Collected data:
<<<<

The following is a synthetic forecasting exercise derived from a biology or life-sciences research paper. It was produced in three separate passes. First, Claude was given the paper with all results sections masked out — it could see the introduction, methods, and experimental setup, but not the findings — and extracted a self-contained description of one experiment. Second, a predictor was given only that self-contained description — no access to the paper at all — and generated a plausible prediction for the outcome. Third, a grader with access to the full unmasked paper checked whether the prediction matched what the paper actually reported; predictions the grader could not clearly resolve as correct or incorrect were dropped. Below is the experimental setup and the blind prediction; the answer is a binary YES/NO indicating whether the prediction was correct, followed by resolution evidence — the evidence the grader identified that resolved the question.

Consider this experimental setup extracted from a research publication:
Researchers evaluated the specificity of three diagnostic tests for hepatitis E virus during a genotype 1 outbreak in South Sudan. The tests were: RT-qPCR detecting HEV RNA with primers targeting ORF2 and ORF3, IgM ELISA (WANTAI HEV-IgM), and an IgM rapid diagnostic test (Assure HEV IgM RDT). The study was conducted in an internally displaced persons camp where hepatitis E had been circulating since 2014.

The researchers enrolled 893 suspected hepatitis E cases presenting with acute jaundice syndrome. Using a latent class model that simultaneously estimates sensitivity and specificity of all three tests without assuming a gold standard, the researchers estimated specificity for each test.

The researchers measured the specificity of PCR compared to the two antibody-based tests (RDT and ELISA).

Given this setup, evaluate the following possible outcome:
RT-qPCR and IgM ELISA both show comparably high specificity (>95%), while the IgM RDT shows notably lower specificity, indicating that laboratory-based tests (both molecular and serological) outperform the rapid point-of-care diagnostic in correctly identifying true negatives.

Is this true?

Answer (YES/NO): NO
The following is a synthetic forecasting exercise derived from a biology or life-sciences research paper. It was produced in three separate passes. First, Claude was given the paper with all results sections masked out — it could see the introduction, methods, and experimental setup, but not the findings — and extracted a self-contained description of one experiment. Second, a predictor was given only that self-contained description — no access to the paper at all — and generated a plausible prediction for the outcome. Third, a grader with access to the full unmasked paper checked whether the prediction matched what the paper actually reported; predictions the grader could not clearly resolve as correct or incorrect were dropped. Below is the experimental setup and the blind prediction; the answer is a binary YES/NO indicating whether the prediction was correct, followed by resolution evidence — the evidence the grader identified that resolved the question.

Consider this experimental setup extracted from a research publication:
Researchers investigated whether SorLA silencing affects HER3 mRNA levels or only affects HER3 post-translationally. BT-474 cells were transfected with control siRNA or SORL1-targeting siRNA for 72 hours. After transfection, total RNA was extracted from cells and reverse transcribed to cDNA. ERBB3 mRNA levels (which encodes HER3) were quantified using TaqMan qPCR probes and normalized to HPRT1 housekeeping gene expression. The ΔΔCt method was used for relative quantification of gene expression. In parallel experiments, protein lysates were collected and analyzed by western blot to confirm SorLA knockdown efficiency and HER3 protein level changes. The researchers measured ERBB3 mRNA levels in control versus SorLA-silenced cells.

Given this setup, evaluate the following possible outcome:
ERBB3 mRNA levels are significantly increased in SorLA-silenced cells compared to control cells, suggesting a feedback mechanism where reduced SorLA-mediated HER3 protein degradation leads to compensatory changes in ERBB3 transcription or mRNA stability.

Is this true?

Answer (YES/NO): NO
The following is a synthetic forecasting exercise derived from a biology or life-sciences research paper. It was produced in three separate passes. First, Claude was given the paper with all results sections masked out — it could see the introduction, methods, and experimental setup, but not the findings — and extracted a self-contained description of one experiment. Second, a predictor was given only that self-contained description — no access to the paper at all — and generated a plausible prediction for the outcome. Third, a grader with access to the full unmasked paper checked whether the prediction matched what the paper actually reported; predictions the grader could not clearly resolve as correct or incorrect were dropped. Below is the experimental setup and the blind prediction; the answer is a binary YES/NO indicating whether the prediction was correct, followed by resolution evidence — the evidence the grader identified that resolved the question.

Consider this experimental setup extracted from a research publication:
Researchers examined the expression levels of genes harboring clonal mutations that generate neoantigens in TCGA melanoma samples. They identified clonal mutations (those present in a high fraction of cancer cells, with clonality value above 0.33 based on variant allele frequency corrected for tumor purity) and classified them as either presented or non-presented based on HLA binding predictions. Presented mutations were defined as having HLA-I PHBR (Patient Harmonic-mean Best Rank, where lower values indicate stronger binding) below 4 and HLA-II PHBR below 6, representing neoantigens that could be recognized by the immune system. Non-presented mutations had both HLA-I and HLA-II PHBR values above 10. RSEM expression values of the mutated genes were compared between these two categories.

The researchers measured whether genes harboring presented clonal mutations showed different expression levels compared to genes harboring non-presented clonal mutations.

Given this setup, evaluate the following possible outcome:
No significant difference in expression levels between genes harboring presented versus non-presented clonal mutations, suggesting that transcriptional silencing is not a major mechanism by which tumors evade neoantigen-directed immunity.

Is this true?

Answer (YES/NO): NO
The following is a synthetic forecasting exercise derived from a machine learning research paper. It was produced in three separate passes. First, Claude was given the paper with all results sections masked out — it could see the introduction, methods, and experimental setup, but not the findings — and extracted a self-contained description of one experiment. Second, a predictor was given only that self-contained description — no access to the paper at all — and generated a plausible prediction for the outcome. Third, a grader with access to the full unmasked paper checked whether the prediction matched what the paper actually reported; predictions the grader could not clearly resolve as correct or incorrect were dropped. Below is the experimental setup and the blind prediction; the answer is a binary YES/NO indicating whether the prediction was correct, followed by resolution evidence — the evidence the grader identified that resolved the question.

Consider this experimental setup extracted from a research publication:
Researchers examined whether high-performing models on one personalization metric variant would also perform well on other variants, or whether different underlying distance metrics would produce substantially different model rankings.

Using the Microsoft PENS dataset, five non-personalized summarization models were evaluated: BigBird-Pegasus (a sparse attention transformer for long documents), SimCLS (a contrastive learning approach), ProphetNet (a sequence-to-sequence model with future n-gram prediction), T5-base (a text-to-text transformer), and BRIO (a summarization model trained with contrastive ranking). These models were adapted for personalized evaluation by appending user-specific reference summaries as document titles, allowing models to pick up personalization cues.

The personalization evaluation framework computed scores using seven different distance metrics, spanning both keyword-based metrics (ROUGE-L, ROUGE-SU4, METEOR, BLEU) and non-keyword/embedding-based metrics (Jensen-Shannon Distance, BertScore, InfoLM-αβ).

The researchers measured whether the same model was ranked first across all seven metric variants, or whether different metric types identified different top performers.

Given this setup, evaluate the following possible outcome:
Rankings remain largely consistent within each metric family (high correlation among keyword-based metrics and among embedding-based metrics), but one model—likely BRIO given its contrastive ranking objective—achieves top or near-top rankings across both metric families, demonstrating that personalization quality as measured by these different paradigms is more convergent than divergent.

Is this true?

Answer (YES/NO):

>>>>

*Task statement:* Restate every record verbatim.

*Result:*
The following is a synthetic forecasting exercise derived from a biology or life-sciences research paper. It was produced in three separate passes. First, Claude was given the paper with all results sections masked out — it could see the introduction, methods, and experimental setup, but not the findings — and extracted a self-contained description of one experiment. Second, a predictor was given only that self-contained description — no access to the paper at all — and generated a plausible prediction for the outcome. Third, a grader with access to the full unmasked paper checked whether the prediction matched what the paper actually reported; predictions the grader could not clearly resolve as correct or incorrect were dropped. Below is the experimental setup and the blind prediction; the answer is a binary YES/NO indicating whether the prediction was correct, followed by resolution evidence — the evidence the grader identified that resolved the question.

Consider this experimental setup extracted from a research publication:
Researchers evaluated the specificity of three diagnostic tests for hepatitis E virus during a genotype 1 outbreak in South Sudan. The tests were: RT-qPCR detecting HEV RNA with primers targeting ORF2 and ORF3, IgM ELISA (WANTAI HEV-IgM), and an IgM rapid diagnostic test (Assure HEV IgM RDT). The study was conducted in an internally displaced persons camp where hepatitis E had been circulating since 2014.

The researchers enrolled 893 suspected hepatitis E cases presenting with acute jaundice syndrome. Using a latent class model that simultaneously estimates sensitivity and specificity of all three tests without assuming a gold standard, the researchers estimated specificity for each test.

The researchers measured the specificity of PCR compared to the two antibody-based tests (RDT and ELISA).

Given this setup, evaluate the following possible outcome:
RT-qPCR and IgM ELISA both show comparably high specificity (>95%), while the IgM RDT shows notably lower specificity, indicating that laboratory-based tests (both molecular and serological) outperform the rapid point-of-care diagnostic in correctly identifying true negatives.

Is this true?

Answer (YES/NO): NO
The following is a synthetic forecasting exercise derived from a biology or life-sciences research paper. It was produced in three separate passes. First, Claude was given the paper with all results sections masked out — it could see the introduction, methods, and experimental setup, but not the findings — and extracted a self-contained description of one experiment. Second, a predictor was given only that self-contained description — no access to the paper at all — and generated a plausible prediction for the outcome. Third, a grader with access to the full unmasked paper checked whether the prediction matched what the paper actually reported; predictions the grader could not clearly resolve as correct or incorrect were dropped. Below is the experimental setup and the blind prediction; the answer is a binary YES/NO indicating whether the prediction was correct, followed by resolution evidence — the evidence the grader identified that resolved the question.

Consider this experimental setup extracted from a research publication:
Researchers investigated whether SorLA silencing affects HER3 mRNA levels or only affects HER3 post-translationally. BT-474 cells were transfected with control siRNA or SORL1-targeting siRNA for 72 hours. After transfection, total RNA was extracted from cells and reverse transcribed to cDNA. ERBB3 mRNA levels (which encodes HER3) were quantified using TaqMan qPCR probes and normalized to HPRT1 housekeeping gene expression. The ΔΔCt method was used for relative quantification of gene expression. In parallel experiments, protein lysates were collected and analyzed by western blot to confirm SorLA knockdown efficiency and HER3 protein level changes. The researchers measured ERBB3 mRNA levels in control versus SorLA-silenced cells.

Given this setup, evaluate the following possible outcome:
ERBB3 mRNA levels are significantly increased in SorLA-silenced cells compared to control cells, suggesting a feedback mechanism where reduced SorLA-mediated HER3 protein degradation leads to compensatory changes in ERBB3 transcription or mRNA stability.

Is this true?

Answer (YES/NO): NO
The following is a synthetic forecasting exercise derived from a biology or life-sciences research paper. It was produced in three separate passes. First, Claude was given the paper with all results sections masked out — it could see the introduction, methods, and experimental setup, but not the findings — and extracted a self-contained description of one experiment. Second, a predictor was given only that self-contained description — no access to the paper at all — and generated a plausible prediction for the outcome. Third, a grader with access to the full unmasked paper checked whether the prediction matched what the paper actually reported; predictions the grader could not clearly resolve as correct or incorrect were dropped. Below is the experimental setup and the blind prediction; the answer is a binary YES/NO indicating whether the prediction was correct, followed by resolution evidence — the evidence the grader identified that resolved the question.

Consider this experimental setup extracted from a research publication:
Researchers examined the expression levels of genes harboring clonal mutations that generate neoantigens in TCGA melanoma samples. They identified clonal mutations (those present in a high fraction of cancer cells, with clonality value above 0.33 based on variant allele frequency corrected for tumor purity) and classified them as either presented or non-presented based on HLA binding predictions. Presented mutations were defined as having HLA-I PHBR (Patient Harmonic-mean Best Rank, where lower values indicate stronger binding) below 4 and HLA-II PHBR below 6, representing neoantigens that could be recognized by the immune system. Non-presented mutations had both HLA-I and HLA-II PHBR values above 10. RSEM expression values of the mutated genes were compared between these two categories.

The researchers measured whether genes harboring presented clonal mutations showed different expression levels compared to genes harboring non-presented clonal mutations.

Given this setup, evaluate the following possible outcome:
No significant difference in expression levels between genes harboring presented versus non-presented clonal mutations, suggesting that transcriptional silencing is not a major mechanism by which tumors evade neoantigen-directed immunity.

Is this true?

Answer (YES/NO): NO
The following is a synthetic forecasting exercise derived from a machine learning research paper. It was produced in three separate passes. First, Claude was given the paper with all results sections masked out — it could see the introduction, methods, and experimental setup, but not the findings — and extracted a self-contained description of one experiment. Second, a predictor was given only that self-contained description — no access to the paper at all — and generated a plausible prediction for the outcome. Third, a grader with access to the full unmasked paper checked whether the prediction matched what the paper actually reported; predictions the grader could not clearly resolve as correct or incorrect were dropped. Below is the experimental setup and the blind prediction; the answer is a binary YES/NO indicating whether the prediction was correct, followed by resolution evidence — the evidence the grader identified that resolved the question.

Consider this experimental setup extracted from a research publication:
Researchers examined whether high-performing models on one personalization metric variant would also perform well on other variants, or whether different underlying distance metrics would produce substantially different model rankings.

Using the Microsoft PENS dataset, five non-personalized summarization models were evaluated: BigBird-Pegasus (a sparse attention transformer for long documents), SimCLS (a contrastive learning approach), ProphetNet (a sequence-to-sequence model with future n-gram prediction), T5-base (a text-to-text transformer), and BRIO (a summarization model trained with contrastive ranking). These models were adapted for personalized evaluation by appending user-specific reference summaries as document titles, allowing models to pick up personalization cues.

The personalization evaluation framework computed scores using seven different distance metrics, spanning both keyword-based metrics (ROUGE-L, ROUGE-SU4, METEOR, BLEU) and non-keyword/embedding-based metrics (Jensen-Shannon Distance, BertScore, InfoLM-αβ).

The researchers measured whether the same model was ranked first across all seven metric variants, or whether different metric types identified different top performers.

Given this setup, evaluate the following possible outcome:
Rankings remain largely consistent within each metric family (high correlation among keyword-based metrics and among embedding-based metrics), but one model—likely BRIO given its contrastive ranking objective—achieves top or near-top rankings across both metric families, demonstrating that personalization quality as measured by these different paradigms is more convergent than divergent.

Is this true?

Answer (YES/NO):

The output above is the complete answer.